• Provided text
== Segment start ==

Image reading "Great American Smokeout."

 

GALVESTON COUNTY, Texas – If you’re a smoker or tobacco user, setting a date to quit can be an important step in protecting your health and the health of loved ones. The Galveston County Health District (GCHD) encourages tobacco users to take advantage of the Great American Smokeout on November 16 as a starting point to quit the habit.

Sponsored by the American Cancer Society, the Great American Smokeout is an annual effort on the third Thursday of November to encourage the 36.5 million adults in the U.S. who smoke cigarettes to quit.

“If you use any form of tobacco, you’ve probably already heard an earful from your family and friends urging you to quit,” said Scott Packard, GCHD  director of communications. “We encourage you to use the support of millions of people during the Great American Smokeout as motivation to finally give up tobacco for good.”

Quitting smoking is an important step toward feeling better and creating a healthier life. A good plan can help smokers get past the symptoms of withdrawal. Take these five steps to improve your success:

  1. Set a quit date. Choose the Great American Smokeout or another quit day within the next two weeks.

== Segment end ==

• Exercise aim
In one to three sentences, explain why the Smokeout article says tobacco users should use the Great American Smokeout to quit. The records that follow the article were taken from a separate source.

• Items listed in a dataset
== Segment start ==

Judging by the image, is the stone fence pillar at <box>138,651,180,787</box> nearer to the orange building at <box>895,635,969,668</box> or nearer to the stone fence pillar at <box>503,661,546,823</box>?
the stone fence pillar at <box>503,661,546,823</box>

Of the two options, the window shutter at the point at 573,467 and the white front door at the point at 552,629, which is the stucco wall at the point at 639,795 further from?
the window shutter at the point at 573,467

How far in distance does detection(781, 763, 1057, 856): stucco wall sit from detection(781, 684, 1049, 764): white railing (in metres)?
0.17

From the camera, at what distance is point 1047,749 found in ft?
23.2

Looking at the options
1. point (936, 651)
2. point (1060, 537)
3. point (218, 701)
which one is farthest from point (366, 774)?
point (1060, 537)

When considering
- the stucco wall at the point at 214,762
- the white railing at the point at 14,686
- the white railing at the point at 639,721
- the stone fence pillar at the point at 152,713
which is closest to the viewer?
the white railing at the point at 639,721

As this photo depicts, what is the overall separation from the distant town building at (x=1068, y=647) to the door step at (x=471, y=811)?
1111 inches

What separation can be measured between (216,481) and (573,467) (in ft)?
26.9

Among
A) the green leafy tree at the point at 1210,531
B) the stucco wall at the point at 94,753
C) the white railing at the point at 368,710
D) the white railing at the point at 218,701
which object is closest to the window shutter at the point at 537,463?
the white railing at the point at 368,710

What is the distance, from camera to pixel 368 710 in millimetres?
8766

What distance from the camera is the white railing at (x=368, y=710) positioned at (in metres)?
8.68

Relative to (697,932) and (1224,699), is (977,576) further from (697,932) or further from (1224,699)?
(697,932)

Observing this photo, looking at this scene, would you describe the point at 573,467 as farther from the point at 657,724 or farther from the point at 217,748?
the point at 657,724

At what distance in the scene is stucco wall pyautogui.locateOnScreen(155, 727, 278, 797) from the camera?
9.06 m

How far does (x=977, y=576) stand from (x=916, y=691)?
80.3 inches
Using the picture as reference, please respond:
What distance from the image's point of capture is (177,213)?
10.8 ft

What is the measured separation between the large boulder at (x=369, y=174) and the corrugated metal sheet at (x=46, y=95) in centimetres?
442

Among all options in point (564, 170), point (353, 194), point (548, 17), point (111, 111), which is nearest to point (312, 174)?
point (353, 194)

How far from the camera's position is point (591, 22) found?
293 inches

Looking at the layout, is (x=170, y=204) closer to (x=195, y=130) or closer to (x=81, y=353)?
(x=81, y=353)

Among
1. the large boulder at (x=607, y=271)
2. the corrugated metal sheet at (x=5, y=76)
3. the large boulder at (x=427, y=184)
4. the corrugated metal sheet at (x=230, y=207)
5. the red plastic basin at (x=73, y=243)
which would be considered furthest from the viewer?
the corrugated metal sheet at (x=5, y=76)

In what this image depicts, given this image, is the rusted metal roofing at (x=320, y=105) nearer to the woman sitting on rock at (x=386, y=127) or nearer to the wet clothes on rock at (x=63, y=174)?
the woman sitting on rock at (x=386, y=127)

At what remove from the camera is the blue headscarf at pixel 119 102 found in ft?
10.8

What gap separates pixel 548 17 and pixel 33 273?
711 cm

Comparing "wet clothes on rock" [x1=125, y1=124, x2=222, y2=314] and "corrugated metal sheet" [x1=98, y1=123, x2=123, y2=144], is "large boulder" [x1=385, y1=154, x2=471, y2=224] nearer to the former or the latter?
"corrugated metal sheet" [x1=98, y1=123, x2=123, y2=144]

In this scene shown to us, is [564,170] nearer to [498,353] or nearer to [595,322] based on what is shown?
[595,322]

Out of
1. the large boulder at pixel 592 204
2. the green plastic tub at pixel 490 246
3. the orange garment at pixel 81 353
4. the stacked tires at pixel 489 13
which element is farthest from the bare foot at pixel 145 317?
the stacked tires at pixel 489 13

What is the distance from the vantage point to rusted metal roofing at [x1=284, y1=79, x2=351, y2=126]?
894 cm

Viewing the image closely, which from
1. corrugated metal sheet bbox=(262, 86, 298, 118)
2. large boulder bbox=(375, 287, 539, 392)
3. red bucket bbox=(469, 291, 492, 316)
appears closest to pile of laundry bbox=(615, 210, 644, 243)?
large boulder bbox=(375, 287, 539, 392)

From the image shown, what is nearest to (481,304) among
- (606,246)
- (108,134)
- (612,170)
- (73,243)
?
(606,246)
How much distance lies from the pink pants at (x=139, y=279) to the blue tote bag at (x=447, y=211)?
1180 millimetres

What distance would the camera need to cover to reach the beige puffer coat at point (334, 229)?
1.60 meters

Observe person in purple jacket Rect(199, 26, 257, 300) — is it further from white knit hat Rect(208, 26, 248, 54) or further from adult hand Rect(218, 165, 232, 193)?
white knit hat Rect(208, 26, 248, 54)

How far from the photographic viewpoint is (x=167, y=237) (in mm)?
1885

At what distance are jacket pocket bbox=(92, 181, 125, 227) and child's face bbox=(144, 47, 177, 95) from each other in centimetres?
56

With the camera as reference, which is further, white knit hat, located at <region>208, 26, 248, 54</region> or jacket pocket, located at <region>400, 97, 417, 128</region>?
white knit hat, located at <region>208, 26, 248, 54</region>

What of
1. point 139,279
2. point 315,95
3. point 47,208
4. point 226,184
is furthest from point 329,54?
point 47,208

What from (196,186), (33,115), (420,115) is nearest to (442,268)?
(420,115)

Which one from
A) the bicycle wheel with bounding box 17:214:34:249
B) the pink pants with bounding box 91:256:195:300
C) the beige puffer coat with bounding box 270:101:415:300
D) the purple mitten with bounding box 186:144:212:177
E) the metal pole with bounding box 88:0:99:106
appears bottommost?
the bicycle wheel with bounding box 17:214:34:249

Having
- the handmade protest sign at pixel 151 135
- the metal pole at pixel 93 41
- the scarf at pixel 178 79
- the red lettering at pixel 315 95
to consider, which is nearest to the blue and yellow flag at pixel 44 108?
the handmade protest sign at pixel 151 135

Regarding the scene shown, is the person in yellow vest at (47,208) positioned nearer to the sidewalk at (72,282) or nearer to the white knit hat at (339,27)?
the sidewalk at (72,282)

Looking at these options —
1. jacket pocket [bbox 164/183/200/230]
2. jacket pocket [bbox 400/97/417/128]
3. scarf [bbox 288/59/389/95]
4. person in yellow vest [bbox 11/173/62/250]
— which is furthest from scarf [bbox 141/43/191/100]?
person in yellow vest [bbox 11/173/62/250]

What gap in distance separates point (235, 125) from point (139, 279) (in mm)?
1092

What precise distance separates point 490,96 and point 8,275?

== Segment end ==

• Response to this exercise
The article quotes Scott Packard, GCHD director of communications, who says the support of millions of people during the Great American Smokeout can serve as motivation to finally give up tobacco for good.